2.    Al-‘Adl (keadilan)
Ajaran ini bertujuan ingin menempatkan Tuhan benar-benar adil berdasaarkan sudut pandang manusia.
Prinsip ini berkaitan erat dengan beberapa hal, diantaranya:
a.         Perbuatan manusia
Menurut Mu’tazilah manusia melakukan dan menciptakan perbuatannya sendiri, terlepas dari kehendak dan kekuasaan Tuhan, baik secara langsung atau tidak. Jadi manusia benar-benar bebas untuk menentukan pilihannya baik ataupun buruk perilakunya, tetapi yang dikehendaki Tuhan adalah perbuatan yang baik.
b.        Berbuat baik dan terbaik
Maksudnya adalah kewajiban Tuhan untuk berbuat baik bahkan terbaik bagi manusia. Tuhan tidak mungkin berbuat tidak adil dan aniaya, karena hal ini akan memberikan kesan bahwa Tuhan itu penjahat dan  penganiaya, dan hal ini merupakan sesuatu yang sangat tidak layak bagi Tuhan yang bersifat Maha Sempurna.

━━━━━━━━━━━━━━━━━━━━

**Tugas Wajib:**
1. Sunting bagian teks tentang prinsip al-‘Adl yang diawali dengan kata-kata "Prinsip ini berkaitan" dan diakhiri dengan "perbuatan yang baik.". Tuliskan kembali bagian tersebut dengan mengganti "terlepas dari" menjadi "tidak bergantung pada".
2. Menurut teks tentang prinsip al-‘Adl, perbuatan manusia seperti apa yang dikehendaki Tuhan?
3. Tuliskan kelanjutan teks tentang prinsip al-‘Adl, dimulai setelah kalimat terakhirnya.

**Data Mentah:**

━━━━━━━━━━━━━━━━━━━━

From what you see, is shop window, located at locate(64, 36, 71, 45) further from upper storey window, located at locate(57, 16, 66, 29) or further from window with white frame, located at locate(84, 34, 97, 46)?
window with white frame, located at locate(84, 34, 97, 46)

━━━━━━━━━━━━━━━━━━━━

**Kumpulan Jawaban:**
1.
Prinsip ini berkaitan erat dengan beberapa hal, diantaranya:
a.         Perbuatan manusia
Menurut Mu’tazilah manusia melakukan dan menciptakan perbuatannya sendiri, tidak bergantung pada kehendak dan kekuasaan Tuhan, baik secara langsung atau tidak. Jadi manusia benar-benar bebas untuk menentukan pilihannya baik ataupun buruk perilakunya, tetapi yang dikehendaki Tuhan adalah perbuatan yang baik.

2. Perbuatan yang baik.

3.
c.         Mengutus Rasul
Alasan mengutus rasul merupakan kewajiban Tuhan terhadap Manusia:
·      Tuhan wajib berlaku baik terhadap menusia, dan hal itu tidak akan terwujud kecuali dengan mengutus Rasul kepada manusia.
·      Al-Quran menyatakan secara tegas kewajiban Tuhan untuk memberikan belas kasih terhadap manusia (Q.S Asy-Syu’ara : 26) cara terbaik untuk maksud tersebut adalah dengan diutusnya Rasul.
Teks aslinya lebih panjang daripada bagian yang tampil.